# What is being asked:
Go to the line holding "White t-shirt with" in the data below and repeat it exactly, then each line after it up to and including the one holding "A drag racing". Omit pictures.

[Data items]
* * * *

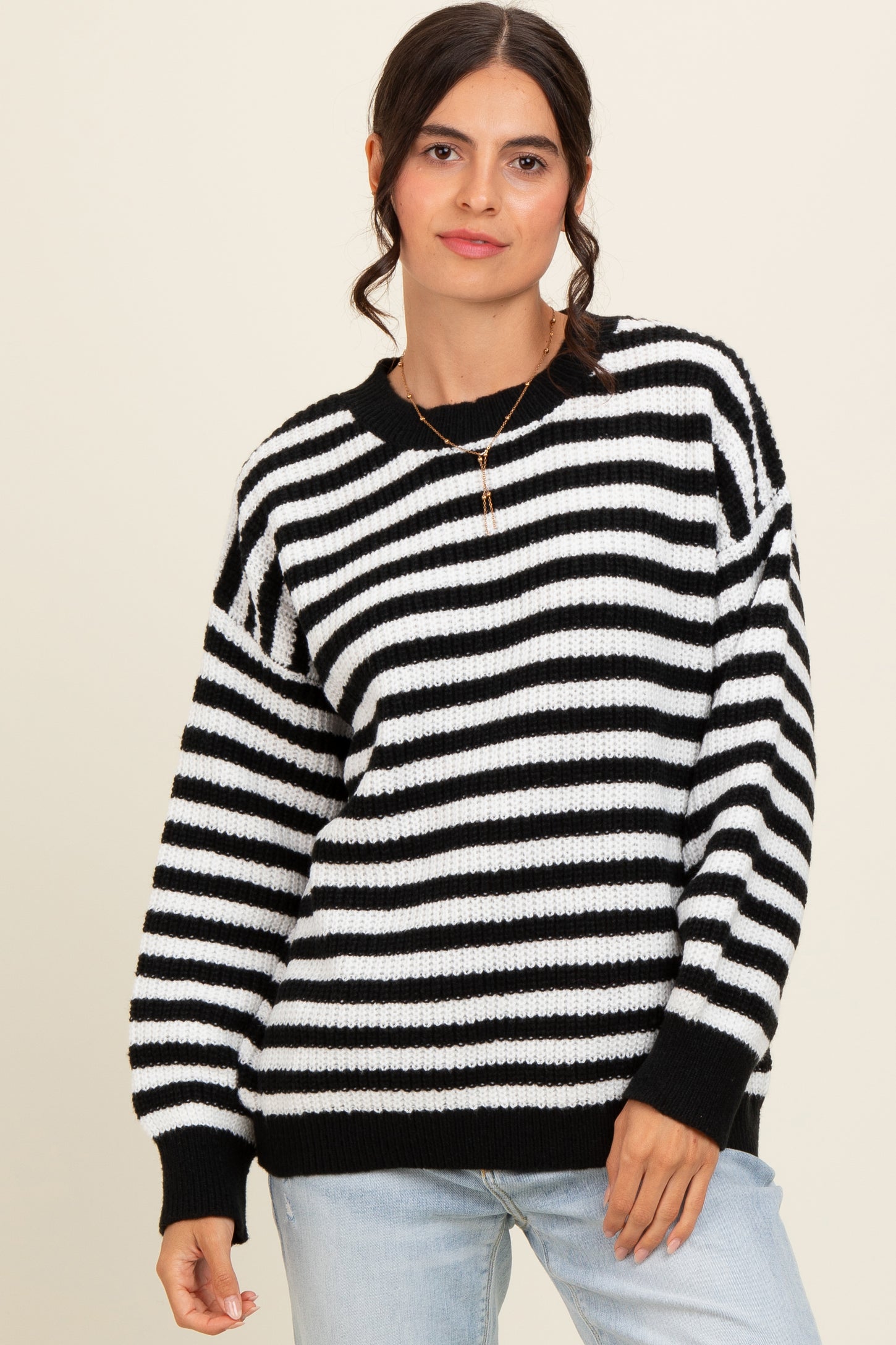 woman wearing a black and white striped oversized sweater with a relaxed fit and long sleeves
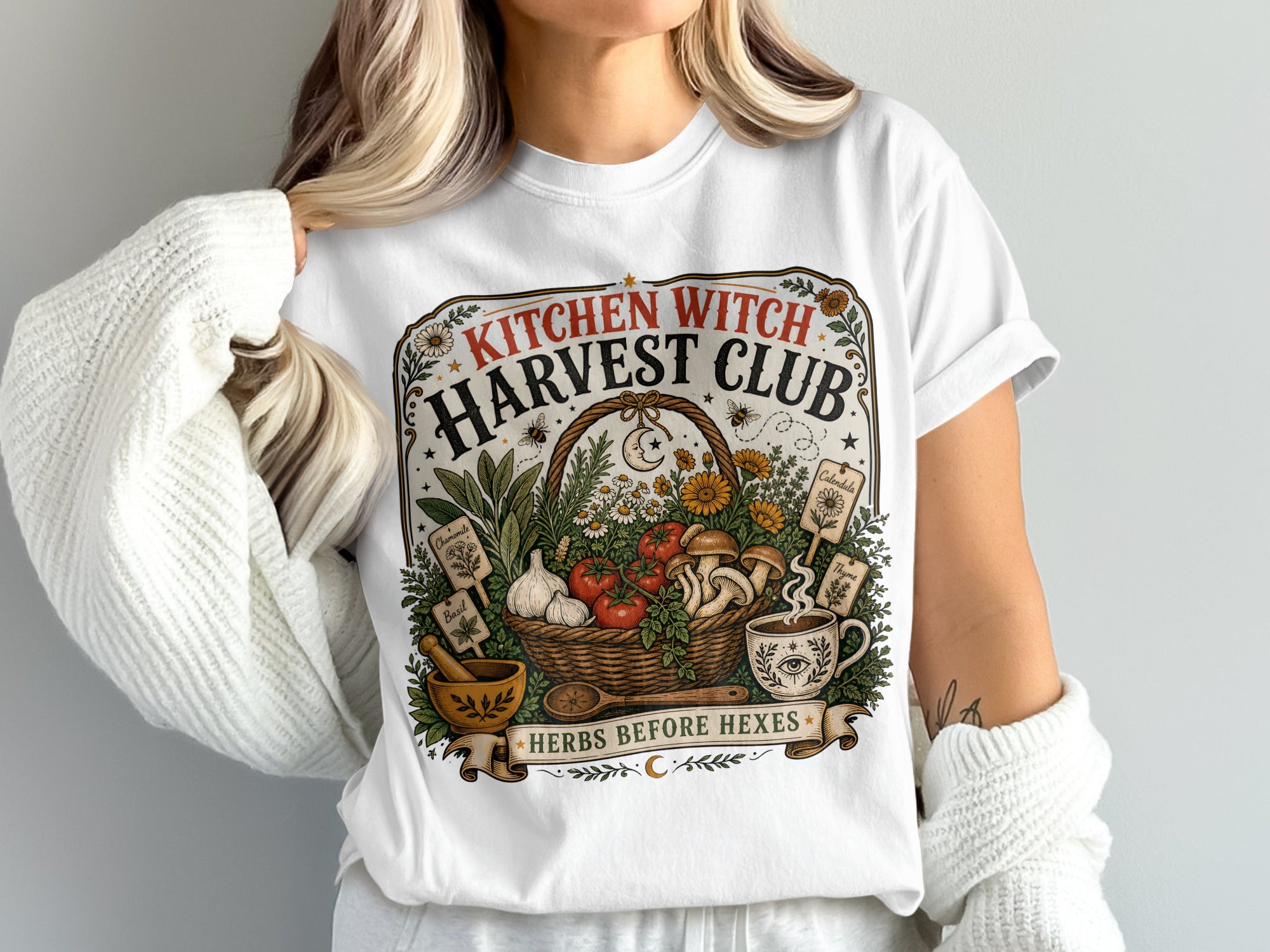 White t-shirt with "Kitchen Witch Harvest Club" graphic featuring harvest basket, herbs, and witchy symbols.
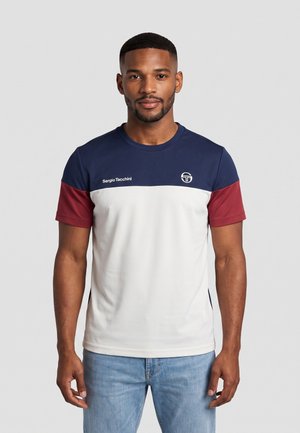 Uomo che indossa una camicia a maniche corte color-block in blu navy, bianco e bordeaux con il logo "Sergio Tacchini", abbinata a jeans azzurri.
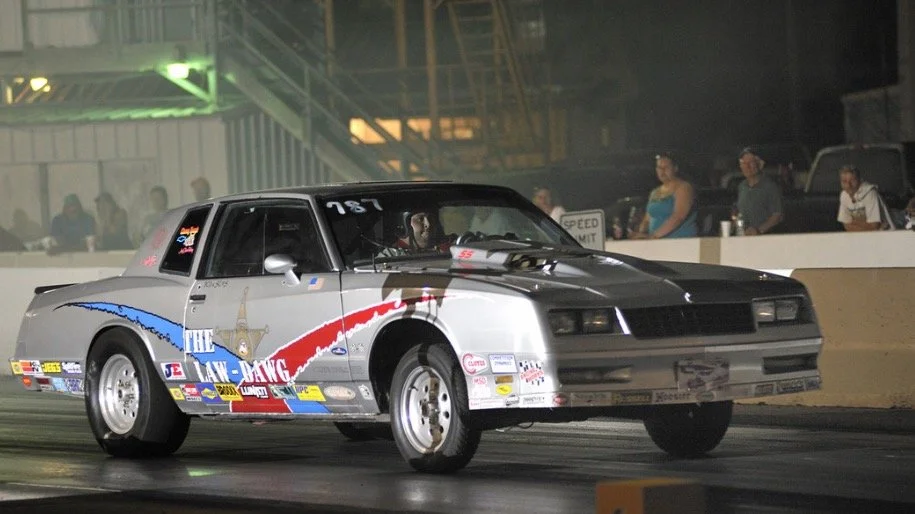 A drag racing car at night with spectators in the background.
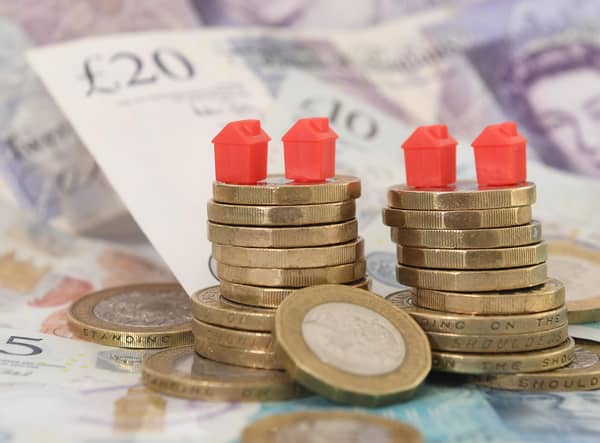 EMBARGOED TO 0001 TUESDAY FEBRUARY 28 File photo dated 12/09/18 of model houses on a pile of coins and bank notes, as House sellers are shaving just over £14,000 off their original asking prices typically to achieve a sale, according to a property website. Zoopla analysed agreed sales, looking at the differences between original asking prices and eventual selling prices. Sales where discounts had not been made were also included. Issue date: Tuesday February 28, 2023.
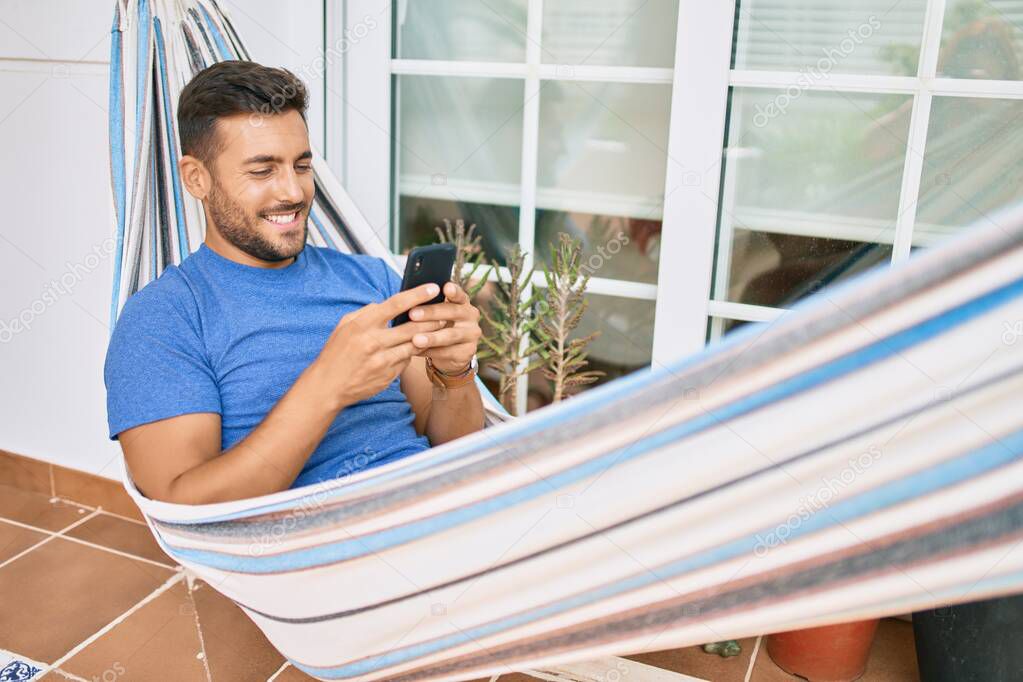 Young hispanic man relaxed using smartphone lying on the hammock at terrace.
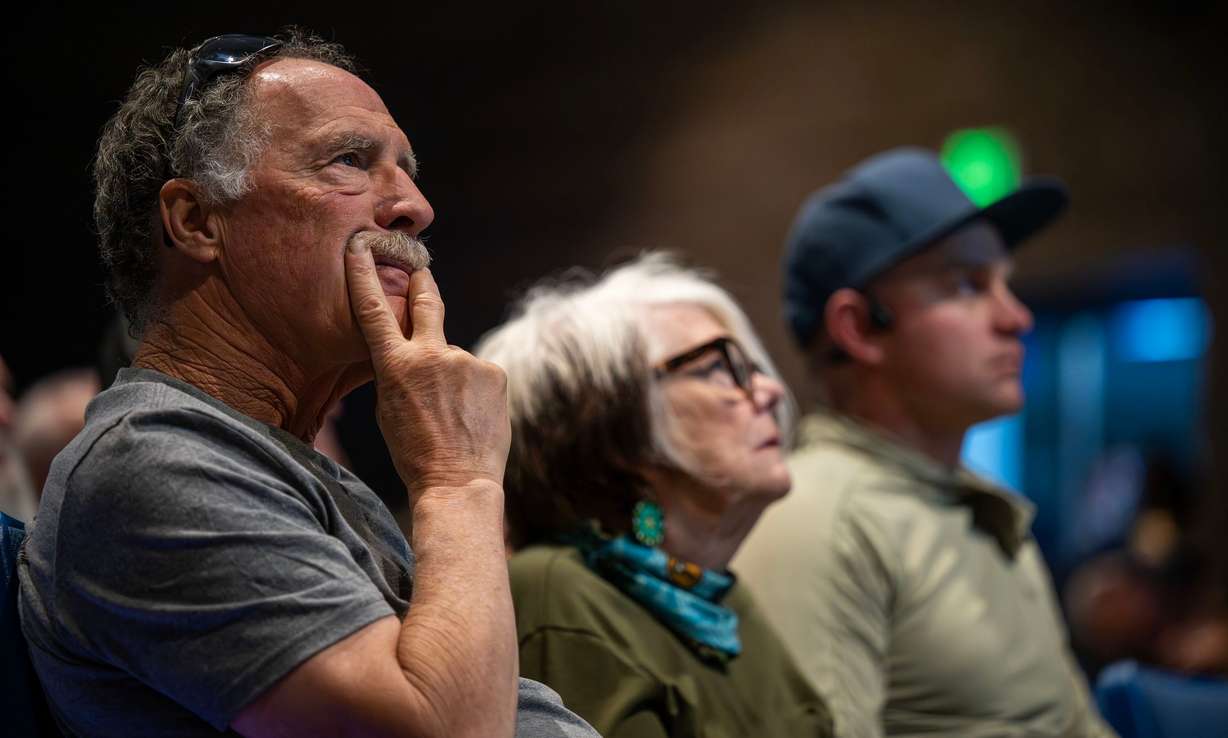 Lynn Jenkins, Pamela McCue and Tanner Larsen listen during a community meeting discussing the Cottonwood Fire burning on the mountains east of Beaver on Monday. The fire has torched over 94,000 acres and is just 4% contained. (Photo: Scott G Winterton, Deseret News)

* * * *

# Answer space:
 White t-shirt with "Kitchen Witch Harvest Club" graphic featuring harvest basket, herbs, and witchy symbols.
 Uomo che indossa una camicia a maniche corte color-block in blu navy, bianco e bordeaux con il logo "Sergio Tacchini", abbinata a jeans azzurri.
 A drag racing car at night with spectators in the background.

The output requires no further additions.